**EXERCISES TO COMPLETE**
**A)** Using the extract on automatic segmentation of tenosynovitis on MRI, answer the following:
(i) Which three findings did Schlereth et al. classify with deep learning in hand MRI?
(ii) What kind of method did Aizenberg et al. use to segment tendons?
(iii) What type of study does the Materials and Methods section say this is?
**B)** Continue the extract on automatic segmentation of ankle tenosynovitis on MRI from its final sentence.

══ EXTRACT PROVIDED ══

Previous studies have attempted automatic segmentation and quantification of inflammatory pathologies on MRI images. Haj-Mirzaian et al. summarized the feasibility of computer-assisted quantification of MRI inflammatory arthritis pathologies as the responsiveness of scoring methods are limited by their discreet nature and that those systems can be insensitive to early inflammatory changes [
3]. They expect that artificial intelligence (AI)-driven approaches, such as ones based on deep learning (DL) algorithms may overcome these limitations [
15,
16]. Moreover, Momtazmanesh et al. surveyed the used of AI in rheumatoid arthritis and found no studies using DL-based method for automatic segmentation of inflammatory pathologies [
17,
18]. Schlereth et al. used deep learning for the classification of erosion, synovitis and osteitis in hand MRI of patients with inflammatory arthritis [
19]. Aizenberg et al. investigated the feasibility of automatic quantification of tenosynovitis on MRI of the wrist in patients with early arthritis. They used an atlas-based method for segmentation of tendons, extracted the ROIs around tendons and applied fuzzy clustering to identify voxel intensities inside ROI that can be associated with inflammation [
20,
21,
22]. More recently, Hepburn et al. introduced a human–machine workflow for semi-automatic segmentation and quantification of inflammation load in spondyloarthritis [
11]. To the best of our knowledge, no previous studies evaluated the feasibility of DL-based, fully automatic segmenting of tenosynovitis from ankle MRI in inflammatory arthritis.
In our study, we assess the feasibility of a fully automatic method for segmentation and quantification of tenosynovitis on MRI. This method relies on automatic, DL-based segmentation of tendons in the ankle instead of being reliant on manual expert pathology segmentation for ground truth generation, which is a very time-consuming task.
2. Materials and Methods
This is a retrospective study to determine the feasibility of automatic segmentation and quantification of ankle tenosynovitis. The quantification is done by automatic segmentation of tenosynovitis and its regions of interest.

═══
══ INFORMATION SUPPLIED ══

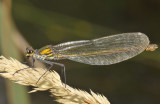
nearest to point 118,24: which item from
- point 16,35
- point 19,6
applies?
point 19,6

═══

**RESPONSES**
**A)**
(i) Erosion, synovitis and osteitis.
(ii) An atlas-based method.
(iii) A retrospective study.

**B)**
2.1. Data
Serial bilateral (left and right separately) ankle MRI data from 71 patients with PsA, collected across multiple centers as part of the TOFA-PREDICT study (EudraCT Number 2017-003900-28), were utilized. All the patients included in this study provided written consent and the study was approved by the Medical Research Ethics Committee in Utrecht, Netherlands (MREC reference number: NL63439.041.17). Despite being multi-center, the used images had been acquired from the same MRI machine manufacturer with approximately the same parameters. We note that most images were acquired using Philips Ingenia 3T scanners (Philips Healthcare, Best, The Netherlands) across different sites. One scan acquired with a Siemens 1.5T scanner was excluded from analysis to maintain consistency in field strength and acquisition protocol. The specifics of the study have been described in prior publication [
23].
A total of 364 3T T1-weighted Proton Density Spectral Adiabatic Inversion Recovery (PD SPAIR) ankle MR images (coming from the 71 patients, each with multiple timepoints and bilateral images) were analyzed for scoring and quantification purposes. Details on the MRI parameters are reported in
Table S1 of the Supplementary Material.
Quantification of tenosynovitis around 4 tendon regions, namely the tibialis posterior tendon, flexor digitorum longus tendon, flexor halluces longus tendon, peroneal longus/brevis tendon, was the topic of this study.
Two musculoskeletal radiologists (WF, IK) conducted scoring for tenosynovitis around the abovementioned four specific tendon regions, following the guidelines of PsAMRIS, which were adapted by the study team for assessment of tenosynovitis around the ankle joint [
7,
8]. Tenosynovitis was assessed using semiquantitative assessment of fluid within the tendon sheaths (0: none, 1: <1/2 tendon thickness, 2: ≥1/2 tendon thickness, 3: ≥1 tendon thickness). In cases of disagreement regarding the tenosynovitis scores, the differences were resolved through follow-up consensus readings.
Diagram of the workflow used in this study is as shown in
Figure 1.
2.2. Ground Truth (GT)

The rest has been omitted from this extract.